Many students on this team express how rewarding it is to apply their engineering skills in a real world setting to address serious health problems. Kevin Keith’s favorite aspect of this project is how “this Creative Inquiry puts us in a position to impact patients who are often in the most need.” Maglin Halsey also comments, “I quickly learned once I began this Creative Inquiry that there are a lot of things involved with the state of healthcare in the developing world. Obviously, there is no quick-fix to the problems in these areas, but we are hoping to start taking small steps towards improvement. We believe that we have a great foundation to make a difference.” This Creative Inquiry provides Clemson students with knowledge and experience to become skilled professionals in bioengineering through a personally and professionally gratifying program.

It’s a Joint Effort

Medical implant devices (MIDs) have been used widely for more than 40 years, and it is estimated that 8 to 10 percent of Americans (20-25 million people) currently have such a device. Although implant devices produce great benefits, sometimes MIDs must be removed or replaced. They are in a continual state of development to increase their performance and extend their useful lifespan. Long-term data on the behavior of implanted devices and host response are essential inputs to the development process, yet there are few systematic programs for the retrieval and analysis of implants in the USA.

Retrieval and analysis of implants benefits patients, as this method leads to implant design. Implants have a minimum lifespan of three months, penetrate living tissue, have a physiologic interaction and are retrievable. A number of barriers exist to establishing an implant retrieval program. Major impediments are the costs associated with such a program and fear of litigation affecting manufacturers, hospitals, physicians, and investigators. The long-term goal of Professor John DesJardins’ Creative Inquiry project is to discuss, investigate, develop, establish, promote and grow a viable retrieval program.

Rather than throwing these used devices away, members of this team have started a state-wide program, known as Clemson University Retrieval of Explants Program in Orthopedics (CU-REPO) to learn more about why implants fail, how they work, and how we can make them last longer. The aim of such a program is to provide a working repository for retrieved implants, and to develop the tools and techniques for the systematic evaluation of implant designs, materials, surfaces and function.

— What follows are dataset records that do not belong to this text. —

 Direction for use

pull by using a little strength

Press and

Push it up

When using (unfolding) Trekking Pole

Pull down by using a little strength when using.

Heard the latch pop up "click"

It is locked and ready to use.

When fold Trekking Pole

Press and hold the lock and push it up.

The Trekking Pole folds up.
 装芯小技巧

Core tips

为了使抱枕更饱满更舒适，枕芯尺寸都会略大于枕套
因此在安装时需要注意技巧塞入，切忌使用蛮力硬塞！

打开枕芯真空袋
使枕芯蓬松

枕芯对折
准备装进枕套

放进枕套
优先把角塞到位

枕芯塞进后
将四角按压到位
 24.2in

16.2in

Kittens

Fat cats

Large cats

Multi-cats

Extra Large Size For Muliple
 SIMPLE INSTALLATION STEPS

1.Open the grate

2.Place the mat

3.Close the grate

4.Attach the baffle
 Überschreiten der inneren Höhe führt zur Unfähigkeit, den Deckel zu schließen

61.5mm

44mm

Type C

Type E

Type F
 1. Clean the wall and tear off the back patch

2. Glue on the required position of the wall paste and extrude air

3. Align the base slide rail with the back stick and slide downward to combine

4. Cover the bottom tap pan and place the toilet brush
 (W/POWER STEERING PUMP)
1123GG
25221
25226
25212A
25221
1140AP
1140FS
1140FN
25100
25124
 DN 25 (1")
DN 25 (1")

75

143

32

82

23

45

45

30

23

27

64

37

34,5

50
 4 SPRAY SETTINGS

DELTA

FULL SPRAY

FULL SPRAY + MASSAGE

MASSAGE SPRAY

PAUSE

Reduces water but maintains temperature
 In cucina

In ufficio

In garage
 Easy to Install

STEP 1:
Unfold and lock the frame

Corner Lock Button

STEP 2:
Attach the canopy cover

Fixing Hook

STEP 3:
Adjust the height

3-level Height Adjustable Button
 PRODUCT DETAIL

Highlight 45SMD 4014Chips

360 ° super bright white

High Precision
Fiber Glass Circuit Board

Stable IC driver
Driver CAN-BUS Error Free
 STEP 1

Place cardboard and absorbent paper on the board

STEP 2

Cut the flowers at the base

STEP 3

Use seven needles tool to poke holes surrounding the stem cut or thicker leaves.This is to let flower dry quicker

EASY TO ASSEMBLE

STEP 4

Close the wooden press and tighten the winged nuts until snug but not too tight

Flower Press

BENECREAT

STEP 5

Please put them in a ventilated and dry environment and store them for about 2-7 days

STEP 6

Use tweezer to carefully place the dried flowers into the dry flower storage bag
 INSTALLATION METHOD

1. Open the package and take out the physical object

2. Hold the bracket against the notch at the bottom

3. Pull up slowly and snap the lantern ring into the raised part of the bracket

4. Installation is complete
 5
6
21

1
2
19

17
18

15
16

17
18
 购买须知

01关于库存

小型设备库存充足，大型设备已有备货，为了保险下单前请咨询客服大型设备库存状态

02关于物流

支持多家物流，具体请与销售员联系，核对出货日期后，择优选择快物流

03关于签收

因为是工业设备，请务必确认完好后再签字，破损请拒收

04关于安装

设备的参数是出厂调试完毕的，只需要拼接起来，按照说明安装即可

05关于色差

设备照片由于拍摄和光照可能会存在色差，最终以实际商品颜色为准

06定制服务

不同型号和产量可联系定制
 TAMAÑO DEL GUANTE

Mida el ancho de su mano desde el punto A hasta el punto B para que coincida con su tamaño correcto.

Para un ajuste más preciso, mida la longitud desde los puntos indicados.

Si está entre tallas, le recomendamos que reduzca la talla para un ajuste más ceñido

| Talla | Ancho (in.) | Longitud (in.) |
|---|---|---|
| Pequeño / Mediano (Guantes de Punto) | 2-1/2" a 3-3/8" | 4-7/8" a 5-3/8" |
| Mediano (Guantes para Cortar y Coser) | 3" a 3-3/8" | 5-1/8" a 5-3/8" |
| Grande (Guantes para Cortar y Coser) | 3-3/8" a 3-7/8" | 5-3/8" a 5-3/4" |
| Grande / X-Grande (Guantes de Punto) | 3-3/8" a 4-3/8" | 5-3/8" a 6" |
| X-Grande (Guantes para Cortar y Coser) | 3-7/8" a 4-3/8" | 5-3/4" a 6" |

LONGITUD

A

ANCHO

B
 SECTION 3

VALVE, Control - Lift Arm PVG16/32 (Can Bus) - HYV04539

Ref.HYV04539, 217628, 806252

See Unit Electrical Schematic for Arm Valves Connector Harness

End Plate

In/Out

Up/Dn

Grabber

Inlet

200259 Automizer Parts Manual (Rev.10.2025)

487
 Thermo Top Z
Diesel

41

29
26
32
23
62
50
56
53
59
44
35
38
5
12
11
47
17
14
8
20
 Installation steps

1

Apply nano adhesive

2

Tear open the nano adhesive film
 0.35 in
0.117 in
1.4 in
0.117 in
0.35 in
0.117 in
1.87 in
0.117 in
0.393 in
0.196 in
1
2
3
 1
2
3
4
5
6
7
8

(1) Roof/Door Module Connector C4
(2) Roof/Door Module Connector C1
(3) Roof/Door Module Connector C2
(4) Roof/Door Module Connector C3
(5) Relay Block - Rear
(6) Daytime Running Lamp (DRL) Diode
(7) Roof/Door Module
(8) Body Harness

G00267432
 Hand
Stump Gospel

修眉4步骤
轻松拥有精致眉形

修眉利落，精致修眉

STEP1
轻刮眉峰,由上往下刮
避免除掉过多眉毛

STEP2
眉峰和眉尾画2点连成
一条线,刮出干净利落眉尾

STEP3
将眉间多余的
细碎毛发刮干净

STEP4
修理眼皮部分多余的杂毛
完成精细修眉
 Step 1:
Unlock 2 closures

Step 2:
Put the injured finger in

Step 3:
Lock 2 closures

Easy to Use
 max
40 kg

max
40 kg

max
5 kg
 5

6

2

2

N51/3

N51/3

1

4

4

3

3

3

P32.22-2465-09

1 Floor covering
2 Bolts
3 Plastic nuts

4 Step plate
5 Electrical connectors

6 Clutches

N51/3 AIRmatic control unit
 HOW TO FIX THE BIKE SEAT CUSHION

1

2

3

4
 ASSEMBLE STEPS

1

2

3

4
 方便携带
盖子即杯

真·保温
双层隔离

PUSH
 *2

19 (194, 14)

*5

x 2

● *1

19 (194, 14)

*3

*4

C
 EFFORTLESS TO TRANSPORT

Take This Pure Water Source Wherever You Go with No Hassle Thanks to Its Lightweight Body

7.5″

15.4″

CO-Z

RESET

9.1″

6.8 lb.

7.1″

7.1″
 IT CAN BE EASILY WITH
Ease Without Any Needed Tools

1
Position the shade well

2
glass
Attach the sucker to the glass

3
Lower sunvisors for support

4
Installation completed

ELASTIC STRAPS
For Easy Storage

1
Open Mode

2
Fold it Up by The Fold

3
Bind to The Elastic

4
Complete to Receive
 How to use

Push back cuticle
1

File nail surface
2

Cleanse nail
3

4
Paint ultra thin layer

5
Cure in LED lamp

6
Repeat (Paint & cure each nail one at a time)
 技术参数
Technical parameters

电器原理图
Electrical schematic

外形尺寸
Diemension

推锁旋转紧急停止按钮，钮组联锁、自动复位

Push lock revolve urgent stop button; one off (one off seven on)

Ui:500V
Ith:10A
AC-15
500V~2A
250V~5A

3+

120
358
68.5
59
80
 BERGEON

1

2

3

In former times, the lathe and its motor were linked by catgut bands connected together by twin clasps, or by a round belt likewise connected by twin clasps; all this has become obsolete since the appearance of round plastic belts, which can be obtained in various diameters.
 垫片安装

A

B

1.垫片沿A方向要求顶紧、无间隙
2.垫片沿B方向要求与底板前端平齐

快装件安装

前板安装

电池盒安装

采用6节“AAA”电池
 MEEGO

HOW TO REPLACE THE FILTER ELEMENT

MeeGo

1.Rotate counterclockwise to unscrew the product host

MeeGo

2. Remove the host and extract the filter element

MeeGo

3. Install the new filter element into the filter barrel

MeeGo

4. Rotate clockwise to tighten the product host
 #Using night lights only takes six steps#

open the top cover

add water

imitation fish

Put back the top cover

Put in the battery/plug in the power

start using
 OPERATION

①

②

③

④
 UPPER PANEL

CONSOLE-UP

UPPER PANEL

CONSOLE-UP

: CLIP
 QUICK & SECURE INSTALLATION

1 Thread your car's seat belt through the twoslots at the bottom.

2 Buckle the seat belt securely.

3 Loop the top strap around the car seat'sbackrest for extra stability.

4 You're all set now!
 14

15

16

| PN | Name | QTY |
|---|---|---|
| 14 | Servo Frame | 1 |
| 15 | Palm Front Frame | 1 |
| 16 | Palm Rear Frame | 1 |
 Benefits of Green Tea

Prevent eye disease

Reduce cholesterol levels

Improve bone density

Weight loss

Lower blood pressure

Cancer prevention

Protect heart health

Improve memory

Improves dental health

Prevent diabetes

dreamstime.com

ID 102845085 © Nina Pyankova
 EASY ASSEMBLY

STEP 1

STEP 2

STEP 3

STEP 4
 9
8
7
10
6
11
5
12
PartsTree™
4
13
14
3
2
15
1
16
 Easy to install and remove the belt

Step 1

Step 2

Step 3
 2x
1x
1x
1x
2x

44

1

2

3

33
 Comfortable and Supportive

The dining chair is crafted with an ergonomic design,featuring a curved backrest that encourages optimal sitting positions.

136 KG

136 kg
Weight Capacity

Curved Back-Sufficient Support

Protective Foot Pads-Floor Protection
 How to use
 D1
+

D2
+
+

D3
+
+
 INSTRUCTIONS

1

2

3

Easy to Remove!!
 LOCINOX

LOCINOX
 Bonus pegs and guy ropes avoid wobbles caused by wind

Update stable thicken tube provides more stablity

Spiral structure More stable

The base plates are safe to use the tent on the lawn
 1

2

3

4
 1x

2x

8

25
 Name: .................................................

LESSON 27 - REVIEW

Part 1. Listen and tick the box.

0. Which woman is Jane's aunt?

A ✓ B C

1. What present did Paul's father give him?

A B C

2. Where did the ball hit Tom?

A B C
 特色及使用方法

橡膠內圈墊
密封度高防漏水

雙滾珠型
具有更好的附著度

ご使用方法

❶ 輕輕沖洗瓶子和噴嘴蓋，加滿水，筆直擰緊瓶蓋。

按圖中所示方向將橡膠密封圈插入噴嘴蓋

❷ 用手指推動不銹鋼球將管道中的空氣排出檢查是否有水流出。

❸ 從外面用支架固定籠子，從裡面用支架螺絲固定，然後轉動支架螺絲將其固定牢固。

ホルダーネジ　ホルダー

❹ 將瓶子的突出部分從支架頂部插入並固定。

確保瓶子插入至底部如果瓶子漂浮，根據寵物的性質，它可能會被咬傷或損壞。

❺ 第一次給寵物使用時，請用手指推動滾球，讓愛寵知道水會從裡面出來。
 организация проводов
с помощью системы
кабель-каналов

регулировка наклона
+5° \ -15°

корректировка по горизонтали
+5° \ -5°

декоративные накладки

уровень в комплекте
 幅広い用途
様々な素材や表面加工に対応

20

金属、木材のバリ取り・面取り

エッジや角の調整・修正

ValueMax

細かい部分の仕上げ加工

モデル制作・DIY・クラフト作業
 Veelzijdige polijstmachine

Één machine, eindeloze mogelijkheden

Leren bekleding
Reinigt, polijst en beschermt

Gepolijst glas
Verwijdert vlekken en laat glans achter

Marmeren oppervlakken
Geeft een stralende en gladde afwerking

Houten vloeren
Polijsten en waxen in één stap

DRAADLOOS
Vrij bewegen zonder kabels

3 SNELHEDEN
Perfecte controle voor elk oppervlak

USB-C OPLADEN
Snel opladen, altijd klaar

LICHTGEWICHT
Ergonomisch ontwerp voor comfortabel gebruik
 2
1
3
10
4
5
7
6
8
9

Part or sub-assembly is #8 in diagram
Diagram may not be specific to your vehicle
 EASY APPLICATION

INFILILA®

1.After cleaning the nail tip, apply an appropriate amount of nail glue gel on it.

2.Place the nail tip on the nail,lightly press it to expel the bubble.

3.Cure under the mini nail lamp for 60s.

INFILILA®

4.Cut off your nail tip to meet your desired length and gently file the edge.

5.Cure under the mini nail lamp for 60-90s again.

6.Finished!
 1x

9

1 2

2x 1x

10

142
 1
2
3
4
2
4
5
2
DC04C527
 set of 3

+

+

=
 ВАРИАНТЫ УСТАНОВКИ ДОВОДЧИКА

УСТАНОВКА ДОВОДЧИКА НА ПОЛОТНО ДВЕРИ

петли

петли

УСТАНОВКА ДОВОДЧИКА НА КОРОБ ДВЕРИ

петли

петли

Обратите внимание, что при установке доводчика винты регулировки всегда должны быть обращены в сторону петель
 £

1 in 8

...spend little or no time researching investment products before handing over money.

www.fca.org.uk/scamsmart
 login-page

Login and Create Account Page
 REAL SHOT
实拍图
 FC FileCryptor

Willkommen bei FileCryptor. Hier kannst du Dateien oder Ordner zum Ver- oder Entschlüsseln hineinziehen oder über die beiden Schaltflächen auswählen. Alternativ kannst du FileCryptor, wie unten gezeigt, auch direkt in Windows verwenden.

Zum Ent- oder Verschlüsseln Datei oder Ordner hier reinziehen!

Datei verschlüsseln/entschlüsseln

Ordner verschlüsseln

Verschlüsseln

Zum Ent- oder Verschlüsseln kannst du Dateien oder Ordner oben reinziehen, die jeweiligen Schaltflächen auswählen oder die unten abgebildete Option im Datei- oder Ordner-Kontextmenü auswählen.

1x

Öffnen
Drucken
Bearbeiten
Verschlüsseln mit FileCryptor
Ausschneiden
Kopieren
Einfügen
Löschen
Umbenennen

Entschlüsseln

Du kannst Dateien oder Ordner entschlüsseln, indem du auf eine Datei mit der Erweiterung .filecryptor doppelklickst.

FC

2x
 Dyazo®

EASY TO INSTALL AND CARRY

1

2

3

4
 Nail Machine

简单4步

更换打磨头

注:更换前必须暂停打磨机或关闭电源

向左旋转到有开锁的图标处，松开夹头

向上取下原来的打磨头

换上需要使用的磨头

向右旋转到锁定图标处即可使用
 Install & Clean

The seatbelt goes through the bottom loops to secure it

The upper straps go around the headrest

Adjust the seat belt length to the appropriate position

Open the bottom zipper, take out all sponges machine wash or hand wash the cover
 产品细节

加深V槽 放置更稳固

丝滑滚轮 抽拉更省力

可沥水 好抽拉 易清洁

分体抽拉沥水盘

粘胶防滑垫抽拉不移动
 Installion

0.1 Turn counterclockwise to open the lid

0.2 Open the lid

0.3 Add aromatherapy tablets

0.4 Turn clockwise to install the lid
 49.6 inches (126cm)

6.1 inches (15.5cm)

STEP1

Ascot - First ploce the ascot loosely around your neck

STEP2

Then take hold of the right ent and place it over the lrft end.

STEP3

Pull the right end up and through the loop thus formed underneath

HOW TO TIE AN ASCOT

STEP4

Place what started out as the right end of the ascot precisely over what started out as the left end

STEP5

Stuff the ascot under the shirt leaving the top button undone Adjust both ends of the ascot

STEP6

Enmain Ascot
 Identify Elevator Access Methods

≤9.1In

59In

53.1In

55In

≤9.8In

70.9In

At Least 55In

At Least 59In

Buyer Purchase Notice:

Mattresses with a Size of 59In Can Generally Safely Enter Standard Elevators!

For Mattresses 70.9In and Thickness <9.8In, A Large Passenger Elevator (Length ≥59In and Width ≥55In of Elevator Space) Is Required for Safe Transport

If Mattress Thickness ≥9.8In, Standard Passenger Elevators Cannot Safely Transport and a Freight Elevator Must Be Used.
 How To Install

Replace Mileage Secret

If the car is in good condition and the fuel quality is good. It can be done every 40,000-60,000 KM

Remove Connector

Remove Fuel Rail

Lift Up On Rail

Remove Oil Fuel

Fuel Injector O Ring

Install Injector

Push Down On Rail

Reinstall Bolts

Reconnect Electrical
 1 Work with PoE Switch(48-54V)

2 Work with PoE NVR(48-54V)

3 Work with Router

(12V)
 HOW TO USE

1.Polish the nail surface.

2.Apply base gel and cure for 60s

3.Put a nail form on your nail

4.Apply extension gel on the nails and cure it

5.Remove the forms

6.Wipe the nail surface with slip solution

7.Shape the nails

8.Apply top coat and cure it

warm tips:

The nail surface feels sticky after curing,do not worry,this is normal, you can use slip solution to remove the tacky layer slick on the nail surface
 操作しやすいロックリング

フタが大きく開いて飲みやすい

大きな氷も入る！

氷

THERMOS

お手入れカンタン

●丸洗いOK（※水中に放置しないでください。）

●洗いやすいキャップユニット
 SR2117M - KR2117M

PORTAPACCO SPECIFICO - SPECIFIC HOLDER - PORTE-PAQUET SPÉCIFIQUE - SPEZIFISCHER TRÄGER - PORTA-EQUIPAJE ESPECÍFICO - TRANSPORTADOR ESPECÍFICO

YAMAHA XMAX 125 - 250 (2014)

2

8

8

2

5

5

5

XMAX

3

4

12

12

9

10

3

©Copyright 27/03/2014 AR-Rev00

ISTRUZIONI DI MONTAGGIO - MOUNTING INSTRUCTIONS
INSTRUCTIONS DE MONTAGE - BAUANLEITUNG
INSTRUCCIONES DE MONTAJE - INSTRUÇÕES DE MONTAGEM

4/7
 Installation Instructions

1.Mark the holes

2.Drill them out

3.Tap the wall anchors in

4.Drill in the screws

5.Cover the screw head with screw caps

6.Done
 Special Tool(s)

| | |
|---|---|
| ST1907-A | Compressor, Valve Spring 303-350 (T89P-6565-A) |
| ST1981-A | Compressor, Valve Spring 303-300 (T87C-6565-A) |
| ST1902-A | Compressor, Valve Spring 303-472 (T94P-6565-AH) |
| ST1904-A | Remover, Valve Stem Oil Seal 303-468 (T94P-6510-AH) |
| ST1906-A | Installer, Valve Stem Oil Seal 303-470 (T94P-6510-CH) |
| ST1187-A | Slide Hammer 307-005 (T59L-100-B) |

Every year nearly 1 million patients receive total joint replacements to relieve arthritis pain and restore joint function in the hip or knee. Within 15 years it is predicted that this clinical procedure will increase as much as 675%, as our population ages. These implants are not perfect, and sometimes they are removed, or explanted, because of infection, loosening, damage or wear. This team of undergraduate bioengineers collaborate with hospitals and surgeons from around the state and nation. They collect, clean, catalog and study explanted total joint replacements to make them better for all of us.